William J. McCarthy Jr.
Executive Director

The journeys to justice and equity are far too long.

Slavery arrived in 1619 on the shores of a nation not yet founded. It took 243 years for a president to declare America’s African slaves to be free women, men and children.

It took the Union Army two and a half years to deliver word of the emancipation to the slaves of Galveston, Texas, and another six months before Congress ratified the 13th Amendment.

That was just the official end of slavery in the federal government. By no stretch did it end oppression or subjugation. It may be fair to say it simply signaled a new, less obvious beginning.

It took another 100 years to pass the Fair Housing Act, which was needed in part because of 40 years of redlining and two decades of blockbusting. That law passed just three years after Malcolm X’s assassination – and one week to the day after that of Rev. Dr. Martin Luther King Jr.

And though the enforcement of Jim Crow laws officially ended in 1965, we see even literally today the ongoing efforts to curtail voting access in ways that disproportionately affect Black populations.

Juneteenth 2021 is not a small moment, but in the 402-year-long arc of injustice, it is clearly no more than a moment. Though the federal government – and this organization – have now officially recognized Juneteenth as a holiday, we owe it to our Black sisters and brothers to acknowledge that a holiday off, or with holiday pay, is not the same as equity – that, undeniably, a day off will disproportionately benefit some.
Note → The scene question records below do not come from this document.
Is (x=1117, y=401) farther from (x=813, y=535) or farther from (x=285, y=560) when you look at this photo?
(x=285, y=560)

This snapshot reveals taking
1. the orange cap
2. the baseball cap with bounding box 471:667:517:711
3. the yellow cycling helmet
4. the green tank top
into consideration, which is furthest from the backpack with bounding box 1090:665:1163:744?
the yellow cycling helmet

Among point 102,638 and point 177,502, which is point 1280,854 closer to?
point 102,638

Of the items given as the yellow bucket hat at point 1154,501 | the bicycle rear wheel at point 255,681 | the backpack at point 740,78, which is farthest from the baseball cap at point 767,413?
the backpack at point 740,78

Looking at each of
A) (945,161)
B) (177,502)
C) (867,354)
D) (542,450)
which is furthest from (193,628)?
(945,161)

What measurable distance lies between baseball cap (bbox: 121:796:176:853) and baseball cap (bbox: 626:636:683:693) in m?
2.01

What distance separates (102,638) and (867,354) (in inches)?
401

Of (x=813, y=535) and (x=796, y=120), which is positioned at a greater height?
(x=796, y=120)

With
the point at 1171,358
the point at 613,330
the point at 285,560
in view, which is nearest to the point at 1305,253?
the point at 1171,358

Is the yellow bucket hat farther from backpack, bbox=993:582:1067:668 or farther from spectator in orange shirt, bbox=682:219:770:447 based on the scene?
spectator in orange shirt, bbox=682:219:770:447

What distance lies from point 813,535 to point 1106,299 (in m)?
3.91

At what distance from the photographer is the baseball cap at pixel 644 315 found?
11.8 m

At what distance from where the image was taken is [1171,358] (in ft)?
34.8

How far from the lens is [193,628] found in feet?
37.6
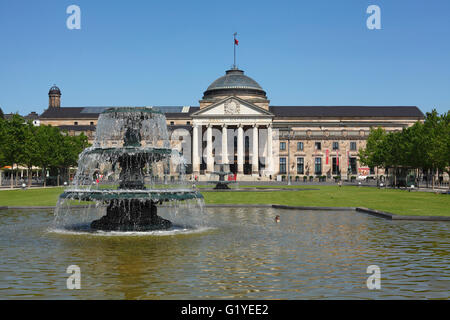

As an organization, we were not ignorant of that when we made Juneteenth a holiday. We know it is not the end, or even a major benchmark, of our work for justice. It is, both simply and powerfully, an acknowledgment 156 years later, and an example we hope to set for others, as a baby step on the long journey.

We speak often of our accompaniment for our neighbors. We speak less about our need to accompany our colleagues. An embarrassingly high number of us – of all races – have only learned about Juneteenth in the last several years. I hope we can demonstrate that this journey alongside our Black sisters and brothers in accompaniment may only be beginning for us, but that we will not take so achingly long to see it through.